▶ _Material for this exercise_
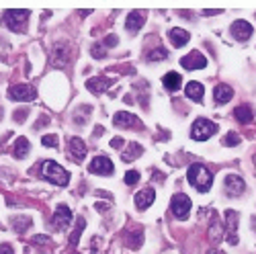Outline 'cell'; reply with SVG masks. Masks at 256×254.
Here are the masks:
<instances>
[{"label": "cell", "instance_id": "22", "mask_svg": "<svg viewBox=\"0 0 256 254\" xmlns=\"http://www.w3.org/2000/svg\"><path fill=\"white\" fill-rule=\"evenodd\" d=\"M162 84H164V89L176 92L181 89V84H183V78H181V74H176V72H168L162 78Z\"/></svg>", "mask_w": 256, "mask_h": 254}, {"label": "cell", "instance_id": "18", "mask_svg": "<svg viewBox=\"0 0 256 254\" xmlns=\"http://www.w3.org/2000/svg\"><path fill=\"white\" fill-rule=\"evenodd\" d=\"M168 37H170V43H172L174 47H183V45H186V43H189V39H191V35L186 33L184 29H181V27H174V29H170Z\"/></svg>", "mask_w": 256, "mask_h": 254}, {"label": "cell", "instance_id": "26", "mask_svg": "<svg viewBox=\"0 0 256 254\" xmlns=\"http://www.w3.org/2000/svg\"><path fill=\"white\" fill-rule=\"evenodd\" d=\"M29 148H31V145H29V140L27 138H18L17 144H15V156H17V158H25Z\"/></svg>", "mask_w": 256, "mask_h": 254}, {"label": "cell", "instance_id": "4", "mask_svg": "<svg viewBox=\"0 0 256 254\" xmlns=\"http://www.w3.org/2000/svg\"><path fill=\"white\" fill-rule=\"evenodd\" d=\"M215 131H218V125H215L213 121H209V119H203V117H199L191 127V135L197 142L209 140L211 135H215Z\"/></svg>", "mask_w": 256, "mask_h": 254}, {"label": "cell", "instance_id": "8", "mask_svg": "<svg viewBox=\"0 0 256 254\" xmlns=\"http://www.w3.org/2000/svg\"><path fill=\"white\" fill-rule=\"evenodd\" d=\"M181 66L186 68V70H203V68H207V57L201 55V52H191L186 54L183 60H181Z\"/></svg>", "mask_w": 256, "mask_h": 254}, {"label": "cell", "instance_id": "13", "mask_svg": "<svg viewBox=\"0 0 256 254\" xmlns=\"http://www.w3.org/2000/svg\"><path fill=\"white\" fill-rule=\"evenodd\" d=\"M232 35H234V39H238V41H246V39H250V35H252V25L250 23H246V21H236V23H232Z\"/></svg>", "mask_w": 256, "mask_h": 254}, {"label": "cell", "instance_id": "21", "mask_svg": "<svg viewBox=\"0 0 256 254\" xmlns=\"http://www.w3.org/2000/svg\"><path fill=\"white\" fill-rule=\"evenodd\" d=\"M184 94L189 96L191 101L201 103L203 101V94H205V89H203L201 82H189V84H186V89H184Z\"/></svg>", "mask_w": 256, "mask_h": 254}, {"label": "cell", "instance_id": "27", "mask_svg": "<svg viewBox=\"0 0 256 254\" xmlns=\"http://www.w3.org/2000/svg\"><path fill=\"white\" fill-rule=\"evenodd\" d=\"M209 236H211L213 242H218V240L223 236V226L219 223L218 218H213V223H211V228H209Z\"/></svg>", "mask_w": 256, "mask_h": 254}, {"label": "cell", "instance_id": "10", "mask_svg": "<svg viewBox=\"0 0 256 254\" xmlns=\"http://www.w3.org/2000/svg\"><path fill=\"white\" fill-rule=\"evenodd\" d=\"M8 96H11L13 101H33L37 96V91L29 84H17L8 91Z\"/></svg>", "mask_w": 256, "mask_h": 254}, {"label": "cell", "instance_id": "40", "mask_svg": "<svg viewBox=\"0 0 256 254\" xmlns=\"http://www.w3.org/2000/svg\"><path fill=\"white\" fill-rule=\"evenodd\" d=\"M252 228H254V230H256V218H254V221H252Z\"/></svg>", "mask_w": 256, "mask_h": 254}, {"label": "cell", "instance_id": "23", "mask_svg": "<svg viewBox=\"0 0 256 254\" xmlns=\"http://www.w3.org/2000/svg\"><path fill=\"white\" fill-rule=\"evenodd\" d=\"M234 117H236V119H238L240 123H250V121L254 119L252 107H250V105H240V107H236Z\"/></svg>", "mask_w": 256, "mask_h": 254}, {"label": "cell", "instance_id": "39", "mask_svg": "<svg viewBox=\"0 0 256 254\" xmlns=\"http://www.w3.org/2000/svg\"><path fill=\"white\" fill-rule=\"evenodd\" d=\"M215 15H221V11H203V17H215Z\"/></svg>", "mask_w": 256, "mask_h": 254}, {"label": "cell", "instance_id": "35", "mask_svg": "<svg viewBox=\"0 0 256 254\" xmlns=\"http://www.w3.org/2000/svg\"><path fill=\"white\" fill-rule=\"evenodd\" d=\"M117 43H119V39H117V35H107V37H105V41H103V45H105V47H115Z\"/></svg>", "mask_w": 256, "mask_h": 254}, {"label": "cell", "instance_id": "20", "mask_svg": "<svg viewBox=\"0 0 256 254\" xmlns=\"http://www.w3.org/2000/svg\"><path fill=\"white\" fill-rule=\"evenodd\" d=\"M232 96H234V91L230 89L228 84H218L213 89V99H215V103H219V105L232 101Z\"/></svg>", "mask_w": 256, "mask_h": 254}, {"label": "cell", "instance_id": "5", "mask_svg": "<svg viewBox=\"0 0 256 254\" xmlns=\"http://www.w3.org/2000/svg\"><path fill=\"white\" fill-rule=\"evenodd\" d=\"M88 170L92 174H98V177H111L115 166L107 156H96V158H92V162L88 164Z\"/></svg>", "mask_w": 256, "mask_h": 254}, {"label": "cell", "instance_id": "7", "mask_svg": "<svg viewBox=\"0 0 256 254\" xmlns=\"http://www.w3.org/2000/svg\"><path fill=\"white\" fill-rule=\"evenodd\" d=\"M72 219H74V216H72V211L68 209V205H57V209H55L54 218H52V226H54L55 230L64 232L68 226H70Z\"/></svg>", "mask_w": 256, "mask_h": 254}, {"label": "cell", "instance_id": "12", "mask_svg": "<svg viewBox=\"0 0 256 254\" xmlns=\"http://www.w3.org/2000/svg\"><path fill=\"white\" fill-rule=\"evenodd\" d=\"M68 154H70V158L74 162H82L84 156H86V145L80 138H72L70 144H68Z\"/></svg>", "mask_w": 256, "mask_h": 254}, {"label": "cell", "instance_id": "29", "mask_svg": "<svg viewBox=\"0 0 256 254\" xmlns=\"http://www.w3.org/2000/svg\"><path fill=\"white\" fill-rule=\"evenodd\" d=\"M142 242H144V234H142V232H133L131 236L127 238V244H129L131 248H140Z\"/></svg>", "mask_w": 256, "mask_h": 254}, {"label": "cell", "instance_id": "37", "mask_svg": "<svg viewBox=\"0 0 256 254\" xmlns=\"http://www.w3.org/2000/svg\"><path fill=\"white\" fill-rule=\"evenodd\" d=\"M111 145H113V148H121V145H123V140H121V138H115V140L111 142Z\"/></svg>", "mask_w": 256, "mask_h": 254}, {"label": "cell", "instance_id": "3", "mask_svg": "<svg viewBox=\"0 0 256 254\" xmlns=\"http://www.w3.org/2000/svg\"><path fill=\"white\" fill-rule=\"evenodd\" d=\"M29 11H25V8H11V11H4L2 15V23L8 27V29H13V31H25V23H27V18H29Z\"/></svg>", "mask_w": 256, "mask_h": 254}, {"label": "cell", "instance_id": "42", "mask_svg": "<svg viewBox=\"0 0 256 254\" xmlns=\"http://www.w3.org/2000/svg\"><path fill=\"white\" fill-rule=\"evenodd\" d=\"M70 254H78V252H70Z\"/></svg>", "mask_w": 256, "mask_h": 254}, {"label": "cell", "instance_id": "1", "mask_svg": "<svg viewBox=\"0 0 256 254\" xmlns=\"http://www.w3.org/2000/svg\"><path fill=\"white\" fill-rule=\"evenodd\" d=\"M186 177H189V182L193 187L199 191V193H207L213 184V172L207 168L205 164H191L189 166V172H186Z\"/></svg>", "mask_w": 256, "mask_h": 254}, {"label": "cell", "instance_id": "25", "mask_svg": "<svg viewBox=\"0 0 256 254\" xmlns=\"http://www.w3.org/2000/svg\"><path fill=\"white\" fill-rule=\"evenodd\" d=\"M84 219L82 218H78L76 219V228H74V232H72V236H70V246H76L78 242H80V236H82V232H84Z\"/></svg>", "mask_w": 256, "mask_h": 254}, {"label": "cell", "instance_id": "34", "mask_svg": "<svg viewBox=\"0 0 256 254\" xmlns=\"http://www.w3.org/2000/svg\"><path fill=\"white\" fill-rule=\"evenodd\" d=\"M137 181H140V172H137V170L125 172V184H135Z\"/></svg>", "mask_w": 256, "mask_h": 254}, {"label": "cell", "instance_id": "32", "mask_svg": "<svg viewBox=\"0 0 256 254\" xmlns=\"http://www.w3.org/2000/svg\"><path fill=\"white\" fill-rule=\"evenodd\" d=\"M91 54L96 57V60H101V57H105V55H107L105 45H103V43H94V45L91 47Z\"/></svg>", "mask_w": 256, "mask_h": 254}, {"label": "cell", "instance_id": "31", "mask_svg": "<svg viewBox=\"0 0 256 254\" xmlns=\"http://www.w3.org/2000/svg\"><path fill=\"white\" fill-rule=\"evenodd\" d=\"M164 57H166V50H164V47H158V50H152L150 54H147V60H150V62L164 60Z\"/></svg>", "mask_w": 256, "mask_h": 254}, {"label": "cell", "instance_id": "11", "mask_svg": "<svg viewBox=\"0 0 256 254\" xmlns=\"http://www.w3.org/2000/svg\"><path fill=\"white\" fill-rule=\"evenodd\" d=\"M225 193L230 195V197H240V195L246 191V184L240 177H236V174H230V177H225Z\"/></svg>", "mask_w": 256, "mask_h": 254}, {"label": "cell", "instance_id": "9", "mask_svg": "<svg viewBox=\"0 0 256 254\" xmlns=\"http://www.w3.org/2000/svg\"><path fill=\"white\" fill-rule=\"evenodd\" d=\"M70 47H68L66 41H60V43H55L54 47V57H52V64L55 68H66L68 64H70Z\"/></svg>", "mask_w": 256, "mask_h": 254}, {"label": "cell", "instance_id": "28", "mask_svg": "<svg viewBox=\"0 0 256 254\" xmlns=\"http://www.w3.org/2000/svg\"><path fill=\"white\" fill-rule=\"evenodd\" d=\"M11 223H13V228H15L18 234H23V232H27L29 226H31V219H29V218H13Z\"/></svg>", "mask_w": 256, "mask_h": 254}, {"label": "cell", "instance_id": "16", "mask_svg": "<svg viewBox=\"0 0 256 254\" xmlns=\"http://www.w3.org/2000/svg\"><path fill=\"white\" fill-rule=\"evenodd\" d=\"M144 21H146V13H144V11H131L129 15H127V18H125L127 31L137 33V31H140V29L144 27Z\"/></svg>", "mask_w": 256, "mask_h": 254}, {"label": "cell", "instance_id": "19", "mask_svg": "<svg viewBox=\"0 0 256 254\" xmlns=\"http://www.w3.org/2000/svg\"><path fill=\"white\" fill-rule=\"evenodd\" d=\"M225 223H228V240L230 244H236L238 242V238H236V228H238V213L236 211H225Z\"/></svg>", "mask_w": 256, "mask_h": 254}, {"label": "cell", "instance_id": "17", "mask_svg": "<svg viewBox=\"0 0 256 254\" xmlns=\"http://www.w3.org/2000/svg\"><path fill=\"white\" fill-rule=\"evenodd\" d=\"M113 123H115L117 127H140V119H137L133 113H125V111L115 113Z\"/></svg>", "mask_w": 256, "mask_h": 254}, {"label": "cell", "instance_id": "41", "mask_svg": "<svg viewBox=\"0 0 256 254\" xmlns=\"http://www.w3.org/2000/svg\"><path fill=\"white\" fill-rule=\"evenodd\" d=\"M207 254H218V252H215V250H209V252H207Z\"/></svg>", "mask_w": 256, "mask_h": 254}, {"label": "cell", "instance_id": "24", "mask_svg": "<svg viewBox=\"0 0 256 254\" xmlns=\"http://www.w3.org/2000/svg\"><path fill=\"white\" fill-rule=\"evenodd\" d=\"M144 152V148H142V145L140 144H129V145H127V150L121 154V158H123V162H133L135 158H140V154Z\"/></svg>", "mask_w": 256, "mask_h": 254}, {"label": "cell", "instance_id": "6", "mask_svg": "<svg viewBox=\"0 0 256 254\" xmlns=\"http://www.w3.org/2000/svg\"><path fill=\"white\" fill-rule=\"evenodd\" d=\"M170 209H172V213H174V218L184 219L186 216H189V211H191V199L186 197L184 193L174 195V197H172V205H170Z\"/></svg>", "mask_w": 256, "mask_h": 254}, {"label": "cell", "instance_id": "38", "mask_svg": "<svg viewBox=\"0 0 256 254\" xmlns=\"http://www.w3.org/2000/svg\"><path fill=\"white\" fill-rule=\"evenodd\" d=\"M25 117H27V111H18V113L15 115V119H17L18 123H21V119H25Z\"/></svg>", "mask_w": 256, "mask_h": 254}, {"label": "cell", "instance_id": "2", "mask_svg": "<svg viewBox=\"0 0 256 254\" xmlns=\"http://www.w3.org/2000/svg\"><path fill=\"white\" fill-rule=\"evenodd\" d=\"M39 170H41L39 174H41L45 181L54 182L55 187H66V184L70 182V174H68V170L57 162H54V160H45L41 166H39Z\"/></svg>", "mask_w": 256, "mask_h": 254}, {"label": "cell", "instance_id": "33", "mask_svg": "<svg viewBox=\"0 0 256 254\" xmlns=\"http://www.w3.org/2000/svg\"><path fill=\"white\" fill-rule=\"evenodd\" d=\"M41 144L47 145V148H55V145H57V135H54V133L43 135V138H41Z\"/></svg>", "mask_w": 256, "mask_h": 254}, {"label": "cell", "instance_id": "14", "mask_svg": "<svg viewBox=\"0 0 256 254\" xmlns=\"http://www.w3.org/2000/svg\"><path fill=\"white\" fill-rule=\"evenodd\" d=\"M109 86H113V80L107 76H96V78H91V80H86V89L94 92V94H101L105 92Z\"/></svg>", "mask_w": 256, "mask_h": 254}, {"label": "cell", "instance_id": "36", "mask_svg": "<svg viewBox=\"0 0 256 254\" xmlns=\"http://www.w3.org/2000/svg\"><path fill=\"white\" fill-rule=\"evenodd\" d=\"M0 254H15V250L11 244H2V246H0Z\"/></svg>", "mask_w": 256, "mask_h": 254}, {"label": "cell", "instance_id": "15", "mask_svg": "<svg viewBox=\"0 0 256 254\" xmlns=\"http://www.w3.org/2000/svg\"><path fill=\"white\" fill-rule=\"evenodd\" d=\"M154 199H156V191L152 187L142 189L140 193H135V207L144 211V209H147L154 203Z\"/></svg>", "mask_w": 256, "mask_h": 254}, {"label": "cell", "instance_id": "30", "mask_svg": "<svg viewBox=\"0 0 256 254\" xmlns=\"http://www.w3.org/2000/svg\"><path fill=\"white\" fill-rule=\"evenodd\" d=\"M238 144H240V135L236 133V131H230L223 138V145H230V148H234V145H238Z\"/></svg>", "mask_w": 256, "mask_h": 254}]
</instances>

▶ _Task description_
Retype everything from the start of the material above down to the line that contains "<instances>", including that line, and leave the pictures out.

▶ _The answer_
Outline 'cell'; reply with SVG masks. Masks at 256×254.
Here are the masks:
<instances>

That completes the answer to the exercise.